SBD is looking for a Cyber Security Special Operations Specialist to join our team in support of a large Security Operations program with our federal customer. This position can be remote.

Responsibilities:

• Identify, recommend, and develop capabilities to cover security gaps.
• Assist in enhancing processes and procedures across the customer's environment.
• Act as the technical escalation point for all technical issues within this program and work special cyber security projects assigned by CISO.
• Assist the customer by providing direction on industry best practices to ensure the SOC constantly evolves as a Next Generation SOC.

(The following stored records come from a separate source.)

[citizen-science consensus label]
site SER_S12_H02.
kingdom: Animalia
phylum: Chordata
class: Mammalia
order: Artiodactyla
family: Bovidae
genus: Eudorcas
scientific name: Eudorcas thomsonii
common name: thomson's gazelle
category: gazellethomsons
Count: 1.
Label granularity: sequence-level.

• Apply principles, methods, and knowledge of the functional area to specific task requirements to develop solutions to complex problems.

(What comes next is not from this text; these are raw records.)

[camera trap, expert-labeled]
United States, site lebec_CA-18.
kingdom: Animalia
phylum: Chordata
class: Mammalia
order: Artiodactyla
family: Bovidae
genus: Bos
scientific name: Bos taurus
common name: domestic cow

• Implement the MITRE Adversarial Tactics, Techniques, and Common Knowledge (ATT&CK) framework for Intelligence Operations.

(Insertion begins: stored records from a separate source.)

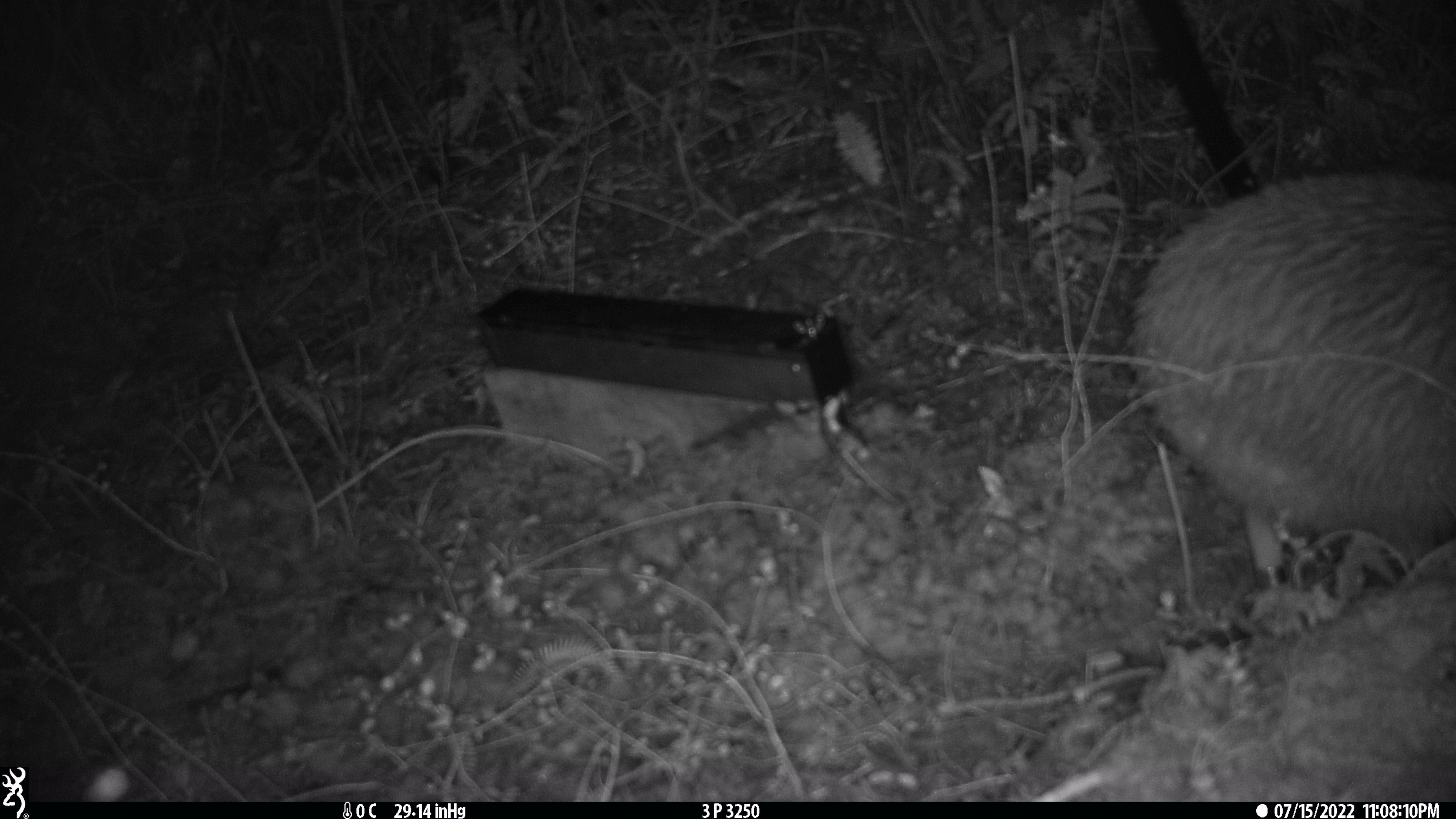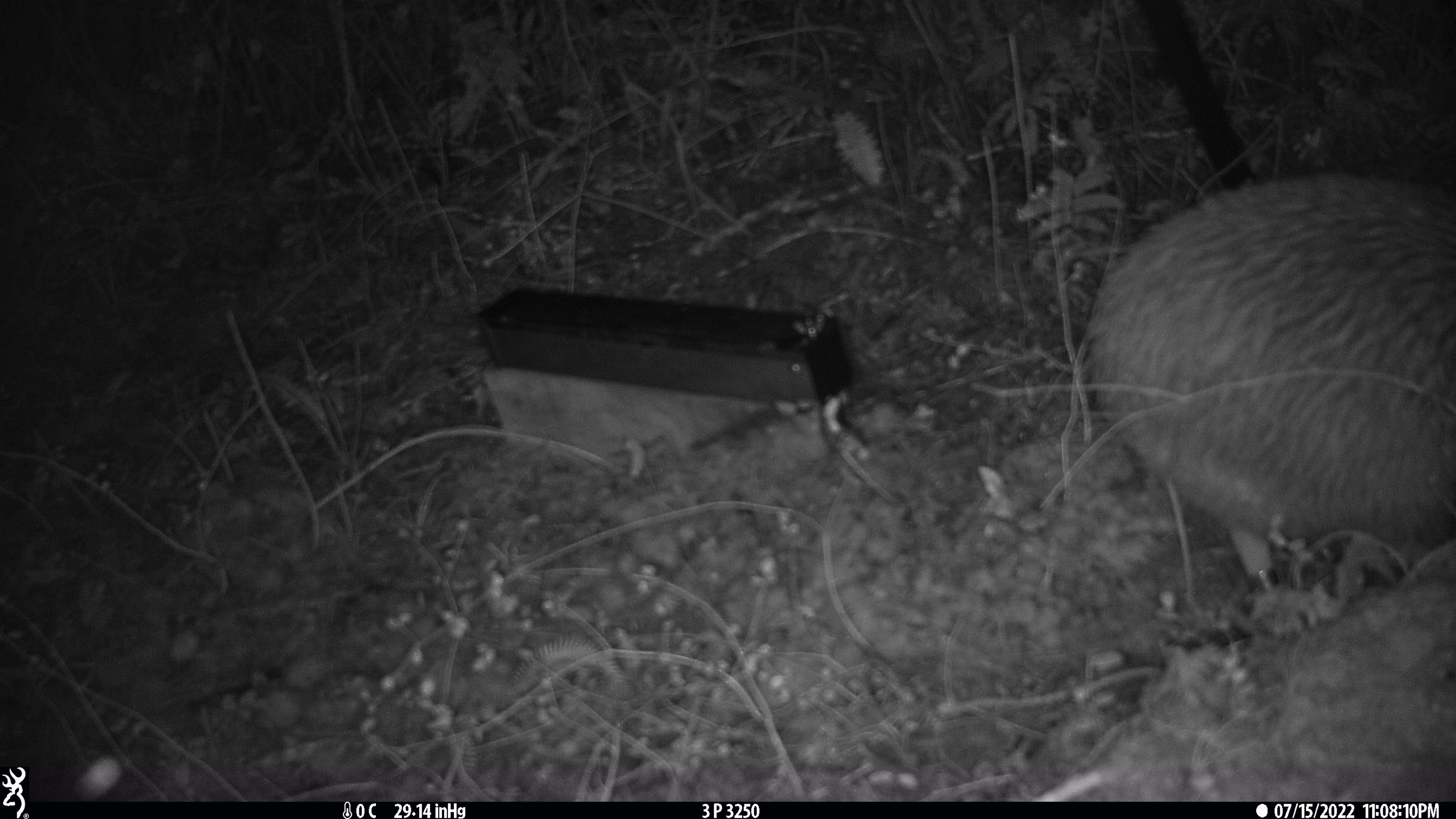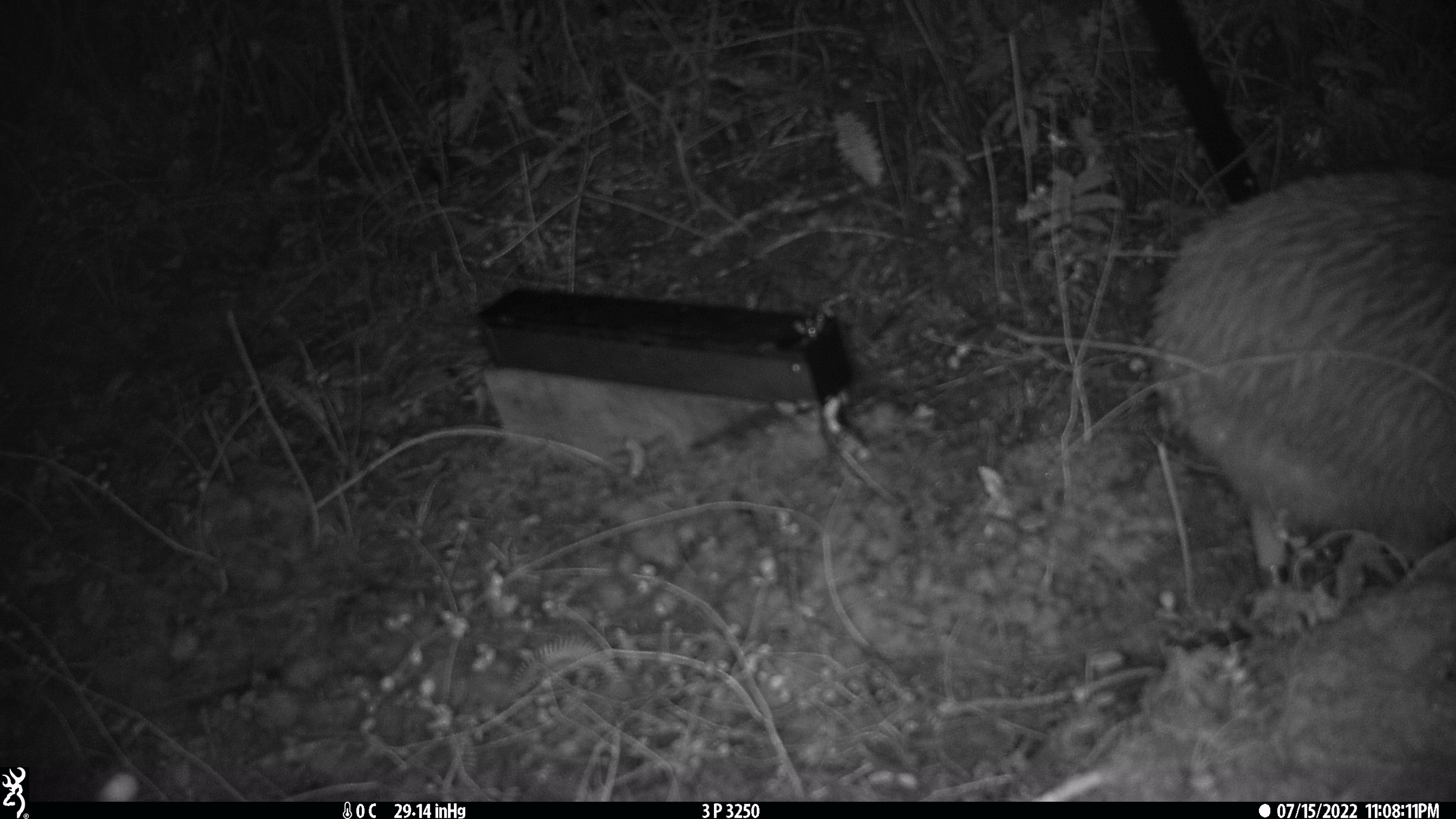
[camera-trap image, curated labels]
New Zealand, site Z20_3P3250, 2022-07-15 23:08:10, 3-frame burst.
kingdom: Animalia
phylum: Chordata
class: Aves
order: Apterygiformes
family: Apterygidae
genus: Apteryx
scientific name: Apteryx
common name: kiwi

• Create security controls through "user stories" based on NIST SP800 guidance, DHS policy, and industry best practice to mitigate security risk or gaps in the security posture.
• Organize, categorize, and prioritize user stories and provide updates to allow efficient and effective re-use of stories across the enterprise, ensuring they contain testable acceptance criteria, and are documented in a format which is easy to share and explain along with having a clear definition of done.
• Support the design and deployment of incident response security solutions to facilitate a comprehensive defense-in-depth strategy and intrusion defense chain methodology.
• Provide engineering and technical assistance to support vulnerability scans, penetration testing, vulnerability analysis, scan analysis, and security analysis.

Required Qualifications:

• Must be a US Citizen able to obtain a DoD Top Secret Clearance (this can be done concurrent with employment).
• Must be able to obtain a Federal agency-specific clearance prior to starting.
• Bachelor's Degree.
• 3+ years of experience in security engineering or security operations.
• 4 years of experience in security incident response.
• Have and maintain ISC2 CISSP, or other comparable certification which must be approved in advance on a case-by-case basis.
• Have and maintain a CISM and Certified Ethical Hacker (CEH) certification, or other comparable certification which must be approved in advance on a case-by-case basis.
• Experience with scripting language such as JavaScript, Python, Perl, Groovy, Rudy, etc. and strong skills writing SPLUNK queries to create complex SPLUNK dashboards.
• Experience implementing the MITRE Adversarial Tactics, Techniques, and Common Knowledge (ATT&CK) framework.